Sheenagh Pugh’s poem, Sometimes, is another nice poem to keep in your pocket and read in those moments when you slip into sorrow and need a reminder that there is more to life, especially when the current is rough or the the boat seems inevitably headed for treacherous falls; or when the damage is done and you have to pick up the pieces of your life and go on. Even when things go well, we often stay in a holding pattern “waiting for the other shoe to drop.” This idea is based on a belief that punctuates the flow of  life into cycles that end on a bad note. It is true that “bad” times will eventually follow “good” times and our complacency in life is sometimes wholly disrupted by some traumatic event or experience. But for every one of those, and even for a set of those in a row, there are also glorious sunrises and kind gestures; there is the indelible calm after the storm and the deep sense of blessing for some precious little thing we never would have noticed were it not for the tragedy. The onset of spring is the best time for us to re-punctuate the sequence of events in life and let the sun melt whatever frozen field of sorrow might be lingering from the past.

Prompt Menu

  1. Recall a time when you were fully prepared for things to go from bad to worse. Write about that feeling and how it manifests in you, Consider times when such fears can serve well (when the context is specific and actionable-like winterizing the house), or times when the dread is vague and insoluble (the dark cloud overhead experience).

  2. Recall a time when you expected things to go badly and were surprised that they turned out well.

  3. Although Pugh’s poem was written in the 1980’s, it could have been written in January 2021. Describe how our last election, our some election in the past, buoyed you in life or seemed to offer a positive change. If you wish, choose some other social or political event that made you feel optimistic about life.

  4. War can be both literal and metaphoric. Consider a time when people (nations, groups, family members, inner parts) stepped back from war in a way that personally affected you. Describe how that happened and what changed for you.

  5. Describe someone you think is doing what they were born for? What makes you think they might fit that criteria? What do you believe you were born for? You can start the writing with the prompt: I was born for… Or: I was born for this:

  6. Contrast a time when your best effort went amiss with a time when it did not and went well. What was different about you between the two. 

  7. Explore the different forms of appreciation that you might have toward a good that comes to you without effort versus a good that you worked to get and obtained. Contrast that with the experience of working toward something that goes amiss. Write a poem about what you discover. 

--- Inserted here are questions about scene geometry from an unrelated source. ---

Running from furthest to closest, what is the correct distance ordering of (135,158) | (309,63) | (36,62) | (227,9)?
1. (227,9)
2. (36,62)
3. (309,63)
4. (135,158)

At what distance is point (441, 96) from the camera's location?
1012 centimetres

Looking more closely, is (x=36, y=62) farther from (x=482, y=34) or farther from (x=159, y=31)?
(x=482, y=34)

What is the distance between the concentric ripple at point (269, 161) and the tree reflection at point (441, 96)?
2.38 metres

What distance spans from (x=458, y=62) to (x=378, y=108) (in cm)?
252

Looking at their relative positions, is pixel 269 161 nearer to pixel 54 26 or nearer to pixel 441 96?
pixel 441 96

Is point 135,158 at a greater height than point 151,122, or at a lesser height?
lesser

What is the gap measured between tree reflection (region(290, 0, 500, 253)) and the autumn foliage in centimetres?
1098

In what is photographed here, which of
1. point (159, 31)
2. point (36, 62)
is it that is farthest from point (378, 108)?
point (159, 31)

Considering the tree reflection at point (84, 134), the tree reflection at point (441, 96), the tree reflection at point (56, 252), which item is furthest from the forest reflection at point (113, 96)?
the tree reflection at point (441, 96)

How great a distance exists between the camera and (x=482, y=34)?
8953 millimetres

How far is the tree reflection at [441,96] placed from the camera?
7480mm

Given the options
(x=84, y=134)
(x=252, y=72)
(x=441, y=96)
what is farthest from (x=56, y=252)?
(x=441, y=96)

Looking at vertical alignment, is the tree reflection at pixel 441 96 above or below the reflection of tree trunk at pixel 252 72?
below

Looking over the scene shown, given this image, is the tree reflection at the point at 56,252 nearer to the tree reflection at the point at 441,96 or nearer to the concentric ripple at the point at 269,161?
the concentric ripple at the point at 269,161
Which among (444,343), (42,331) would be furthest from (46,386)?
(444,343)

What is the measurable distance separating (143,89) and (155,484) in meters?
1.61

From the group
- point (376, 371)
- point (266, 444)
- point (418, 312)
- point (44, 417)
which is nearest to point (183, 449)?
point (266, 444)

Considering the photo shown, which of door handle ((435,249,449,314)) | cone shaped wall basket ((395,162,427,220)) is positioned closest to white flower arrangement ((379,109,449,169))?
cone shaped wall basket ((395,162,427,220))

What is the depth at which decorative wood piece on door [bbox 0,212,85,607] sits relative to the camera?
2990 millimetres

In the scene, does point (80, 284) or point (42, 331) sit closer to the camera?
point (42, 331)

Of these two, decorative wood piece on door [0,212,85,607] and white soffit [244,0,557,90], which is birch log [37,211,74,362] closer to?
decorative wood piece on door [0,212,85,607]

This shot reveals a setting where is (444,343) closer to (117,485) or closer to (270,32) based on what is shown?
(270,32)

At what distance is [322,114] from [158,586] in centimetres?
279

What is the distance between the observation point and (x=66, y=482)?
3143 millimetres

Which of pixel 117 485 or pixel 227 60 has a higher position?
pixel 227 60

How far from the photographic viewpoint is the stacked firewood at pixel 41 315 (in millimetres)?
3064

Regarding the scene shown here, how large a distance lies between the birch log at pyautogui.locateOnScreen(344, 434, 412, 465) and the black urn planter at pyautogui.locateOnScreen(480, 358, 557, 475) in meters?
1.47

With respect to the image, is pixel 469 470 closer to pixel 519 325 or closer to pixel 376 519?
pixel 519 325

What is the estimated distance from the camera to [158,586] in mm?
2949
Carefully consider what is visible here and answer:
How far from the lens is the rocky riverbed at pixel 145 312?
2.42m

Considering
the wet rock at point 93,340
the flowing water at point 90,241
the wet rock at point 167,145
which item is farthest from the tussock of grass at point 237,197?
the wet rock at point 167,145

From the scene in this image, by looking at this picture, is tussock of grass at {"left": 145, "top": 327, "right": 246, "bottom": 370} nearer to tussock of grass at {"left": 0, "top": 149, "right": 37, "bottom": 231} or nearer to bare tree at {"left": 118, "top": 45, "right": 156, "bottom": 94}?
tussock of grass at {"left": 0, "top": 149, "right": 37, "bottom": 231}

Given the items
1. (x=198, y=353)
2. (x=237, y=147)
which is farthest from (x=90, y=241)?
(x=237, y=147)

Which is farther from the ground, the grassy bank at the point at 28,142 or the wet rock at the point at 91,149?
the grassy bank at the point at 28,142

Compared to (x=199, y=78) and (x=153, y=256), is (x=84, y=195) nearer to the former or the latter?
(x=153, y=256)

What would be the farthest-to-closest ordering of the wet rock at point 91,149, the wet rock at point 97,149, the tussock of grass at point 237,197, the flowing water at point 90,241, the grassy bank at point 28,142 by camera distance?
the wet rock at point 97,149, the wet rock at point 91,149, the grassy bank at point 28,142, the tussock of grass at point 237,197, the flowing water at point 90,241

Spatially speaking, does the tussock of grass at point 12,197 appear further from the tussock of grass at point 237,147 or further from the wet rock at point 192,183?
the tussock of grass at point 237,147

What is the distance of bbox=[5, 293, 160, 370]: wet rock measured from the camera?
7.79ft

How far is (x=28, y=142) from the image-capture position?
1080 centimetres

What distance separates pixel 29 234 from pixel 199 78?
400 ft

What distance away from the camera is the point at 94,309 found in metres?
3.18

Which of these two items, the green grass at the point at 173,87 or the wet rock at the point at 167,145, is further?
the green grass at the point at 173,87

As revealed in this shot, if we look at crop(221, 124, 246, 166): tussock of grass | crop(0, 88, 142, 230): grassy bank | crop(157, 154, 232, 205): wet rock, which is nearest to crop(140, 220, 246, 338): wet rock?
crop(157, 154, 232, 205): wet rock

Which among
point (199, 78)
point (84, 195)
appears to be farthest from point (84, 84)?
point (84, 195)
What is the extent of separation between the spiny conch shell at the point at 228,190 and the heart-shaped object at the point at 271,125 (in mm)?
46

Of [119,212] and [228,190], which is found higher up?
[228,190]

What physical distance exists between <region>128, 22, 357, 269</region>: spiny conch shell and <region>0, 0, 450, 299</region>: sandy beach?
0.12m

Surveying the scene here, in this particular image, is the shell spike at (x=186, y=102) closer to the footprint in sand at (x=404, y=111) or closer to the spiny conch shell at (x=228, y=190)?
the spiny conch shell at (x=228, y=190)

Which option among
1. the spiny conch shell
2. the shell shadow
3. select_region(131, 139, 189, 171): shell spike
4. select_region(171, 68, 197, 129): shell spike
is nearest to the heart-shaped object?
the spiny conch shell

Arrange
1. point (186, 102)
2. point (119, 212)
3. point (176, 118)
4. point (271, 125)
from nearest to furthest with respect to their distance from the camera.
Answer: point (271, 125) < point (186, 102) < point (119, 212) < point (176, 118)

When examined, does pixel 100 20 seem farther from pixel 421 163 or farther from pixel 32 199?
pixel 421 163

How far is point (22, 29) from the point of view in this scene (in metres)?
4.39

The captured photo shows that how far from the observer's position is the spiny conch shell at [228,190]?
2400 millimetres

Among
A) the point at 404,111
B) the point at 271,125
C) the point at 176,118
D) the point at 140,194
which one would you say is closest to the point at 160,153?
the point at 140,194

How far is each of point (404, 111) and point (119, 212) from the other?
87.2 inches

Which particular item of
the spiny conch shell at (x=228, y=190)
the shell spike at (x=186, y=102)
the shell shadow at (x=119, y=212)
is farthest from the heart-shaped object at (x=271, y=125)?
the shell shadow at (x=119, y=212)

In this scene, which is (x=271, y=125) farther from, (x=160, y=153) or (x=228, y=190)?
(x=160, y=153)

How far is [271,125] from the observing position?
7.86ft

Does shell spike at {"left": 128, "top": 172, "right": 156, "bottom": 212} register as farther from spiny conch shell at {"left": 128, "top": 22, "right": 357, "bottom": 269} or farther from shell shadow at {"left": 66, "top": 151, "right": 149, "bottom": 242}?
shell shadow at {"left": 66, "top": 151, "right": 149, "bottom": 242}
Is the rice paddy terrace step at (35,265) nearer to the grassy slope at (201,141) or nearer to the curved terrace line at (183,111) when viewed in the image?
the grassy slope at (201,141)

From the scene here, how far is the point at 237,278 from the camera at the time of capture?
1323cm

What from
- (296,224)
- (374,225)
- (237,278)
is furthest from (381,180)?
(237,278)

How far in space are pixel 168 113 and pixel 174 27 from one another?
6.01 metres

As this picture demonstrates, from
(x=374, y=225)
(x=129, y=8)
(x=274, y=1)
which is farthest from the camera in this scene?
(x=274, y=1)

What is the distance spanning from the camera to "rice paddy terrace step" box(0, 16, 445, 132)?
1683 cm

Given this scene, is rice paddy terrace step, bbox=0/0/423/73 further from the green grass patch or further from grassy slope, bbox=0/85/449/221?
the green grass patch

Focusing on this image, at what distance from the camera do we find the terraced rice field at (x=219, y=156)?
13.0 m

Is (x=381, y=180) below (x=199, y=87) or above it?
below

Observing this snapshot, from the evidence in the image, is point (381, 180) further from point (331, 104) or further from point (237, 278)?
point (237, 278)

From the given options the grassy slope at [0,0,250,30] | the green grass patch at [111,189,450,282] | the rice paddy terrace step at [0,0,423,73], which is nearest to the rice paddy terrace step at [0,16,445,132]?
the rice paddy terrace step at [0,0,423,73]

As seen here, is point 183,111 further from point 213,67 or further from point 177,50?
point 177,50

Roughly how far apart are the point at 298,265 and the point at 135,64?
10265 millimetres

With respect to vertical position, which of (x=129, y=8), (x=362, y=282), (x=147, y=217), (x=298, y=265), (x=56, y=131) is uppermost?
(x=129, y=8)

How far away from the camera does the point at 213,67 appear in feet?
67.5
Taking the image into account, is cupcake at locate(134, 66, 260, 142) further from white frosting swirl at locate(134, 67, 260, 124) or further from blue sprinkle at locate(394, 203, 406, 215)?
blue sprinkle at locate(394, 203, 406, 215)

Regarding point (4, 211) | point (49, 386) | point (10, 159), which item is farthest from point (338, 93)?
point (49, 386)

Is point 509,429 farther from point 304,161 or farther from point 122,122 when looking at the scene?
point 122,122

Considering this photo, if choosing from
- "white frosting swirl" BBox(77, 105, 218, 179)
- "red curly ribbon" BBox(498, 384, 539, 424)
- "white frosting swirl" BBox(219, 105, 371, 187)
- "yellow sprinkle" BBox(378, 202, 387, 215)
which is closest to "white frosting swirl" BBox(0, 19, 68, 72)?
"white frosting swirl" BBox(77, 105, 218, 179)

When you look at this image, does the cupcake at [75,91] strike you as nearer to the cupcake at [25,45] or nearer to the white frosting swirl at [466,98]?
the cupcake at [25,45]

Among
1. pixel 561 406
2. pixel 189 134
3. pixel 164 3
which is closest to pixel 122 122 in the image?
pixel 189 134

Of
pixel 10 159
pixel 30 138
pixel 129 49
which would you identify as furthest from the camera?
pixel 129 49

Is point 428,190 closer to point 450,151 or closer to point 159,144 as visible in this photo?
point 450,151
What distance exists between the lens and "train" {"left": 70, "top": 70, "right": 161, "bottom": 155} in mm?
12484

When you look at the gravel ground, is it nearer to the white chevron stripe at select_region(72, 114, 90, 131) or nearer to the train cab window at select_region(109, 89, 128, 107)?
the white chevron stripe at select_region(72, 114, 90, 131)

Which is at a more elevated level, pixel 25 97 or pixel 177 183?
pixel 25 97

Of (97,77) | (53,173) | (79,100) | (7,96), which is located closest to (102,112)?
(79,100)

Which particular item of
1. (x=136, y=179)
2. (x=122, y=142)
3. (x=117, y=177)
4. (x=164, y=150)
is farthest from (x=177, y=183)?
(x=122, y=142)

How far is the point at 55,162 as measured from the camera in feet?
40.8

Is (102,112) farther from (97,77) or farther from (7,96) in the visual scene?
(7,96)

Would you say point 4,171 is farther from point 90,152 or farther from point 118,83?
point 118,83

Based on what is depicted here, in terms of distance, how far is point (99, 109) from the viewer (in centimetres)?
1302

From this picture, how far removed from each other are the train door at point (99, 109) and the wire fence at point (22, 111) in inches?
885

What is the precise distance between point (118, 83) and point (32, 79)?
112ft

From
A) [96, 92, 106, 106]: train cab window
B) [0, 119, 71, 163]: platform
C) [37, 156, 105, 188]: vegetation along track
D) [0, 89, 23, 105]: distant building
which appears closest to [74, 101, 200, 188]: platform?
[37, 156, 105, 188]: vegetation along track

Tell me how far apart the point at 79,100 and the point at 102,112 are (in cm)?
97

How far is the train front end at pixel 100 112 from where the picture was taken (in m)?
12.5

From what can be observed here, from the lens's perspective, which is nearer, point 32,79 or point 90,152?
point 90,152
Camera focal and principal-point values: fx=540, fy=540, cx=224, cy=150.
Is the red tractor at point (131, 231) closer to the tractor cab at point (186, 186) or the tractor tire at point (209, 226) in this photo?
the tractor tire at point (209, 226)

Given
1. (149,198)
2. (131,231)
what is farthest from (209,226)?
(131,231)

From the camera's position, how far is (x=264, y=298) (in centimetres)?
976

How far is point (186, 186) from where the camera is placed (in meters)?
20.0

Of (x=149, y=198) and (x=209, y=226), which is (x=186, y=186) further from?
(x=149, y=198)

  8. Pugh describes sorrow as a frozen field. What metaphor might you use to describe lingering sorrow? Write a poem using the logic of that metaphor to describe what might change it or how it might shift within the context of the metaphor. If you prefer, choose another, one you would prefer to pass rather than linger (guilt, grief, resentment, indignation, disappointment, frustration, etc.)

  9. As usual, write about whatever else inspires you form the poem or from life.